Abstract

Abstract Acute aortic dissection carries a high mortality rate if left unrecognized and untreated, however only 60-70% of cases are accurately diagnosed in the early stages of hospital admission. This condition rarely occurs in young women but may manifest in the presence of predisposing factors such as pregnancy and preeclampsia; in which hormonal and hemodynamic alterations, exacerbated by high blood pressure, may adversely affect the aortic intima. Acute chest pain in pregnancy may caution physicians and warrant further examination, but left ventricular dysfunction can mask symptoms commonly associated with aortic dissection and delay timely diagnosis.
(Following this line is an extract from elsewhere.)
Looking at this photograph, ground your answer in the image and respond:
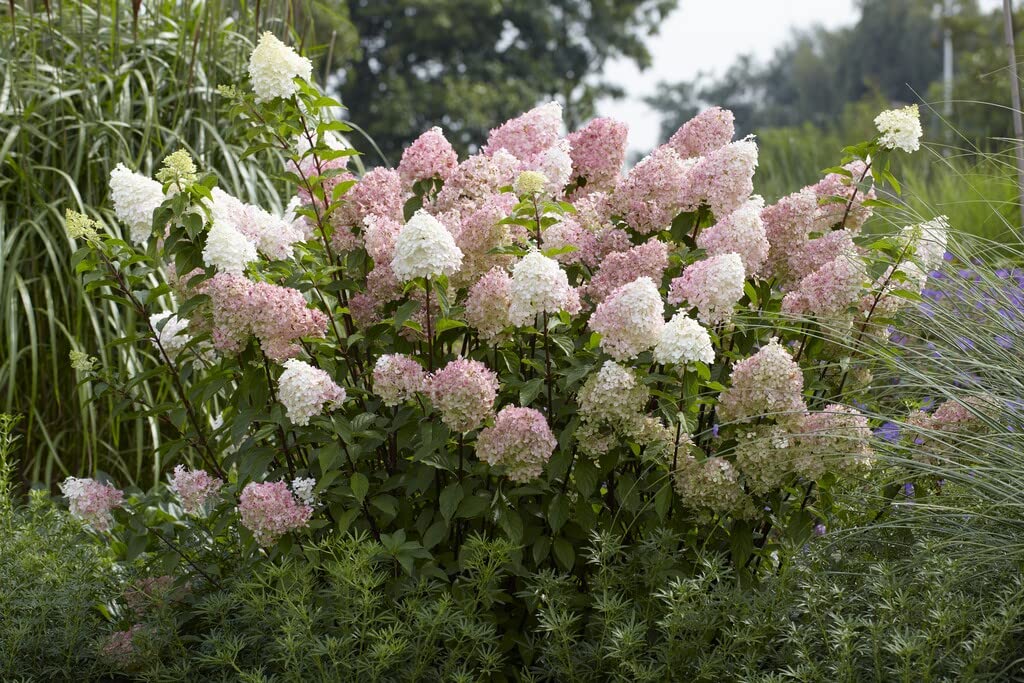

We present a 27-year old woman with acute aortic dissection confounded by peripartum cardiomyopathy. The patient was admitted for respiratory distress ten days after delivery by caesarean section due to severe preeclampsia. She had no complaints of chest or interscapular pain, and initially assessed with peripartum cardiomyopathy. Plain chest radiography showed cardiomegaly without mediastinal widening. Trans-thoracal echocardiography revealed severely reduced left ventricular function and a regurgitant, dilated aortic root with a visible intimal flap. Computed Tomography examination confirmed an aortic dissection Stanford Classification A extending up to the renal arteries. Patients with acute aortic dissection may not always demonstrate classic signs or symptoms, especially when a different entity obscures the progression of disease. Nonetheless, acute aortic dissection is a life-threatening disease, and require immediate recognition. Pregnant women are at a risk towards developing a dissected aorta and different imaging modalities must be promptly utilized, even when present with atypical symptoms, to exclude such catastrophic events.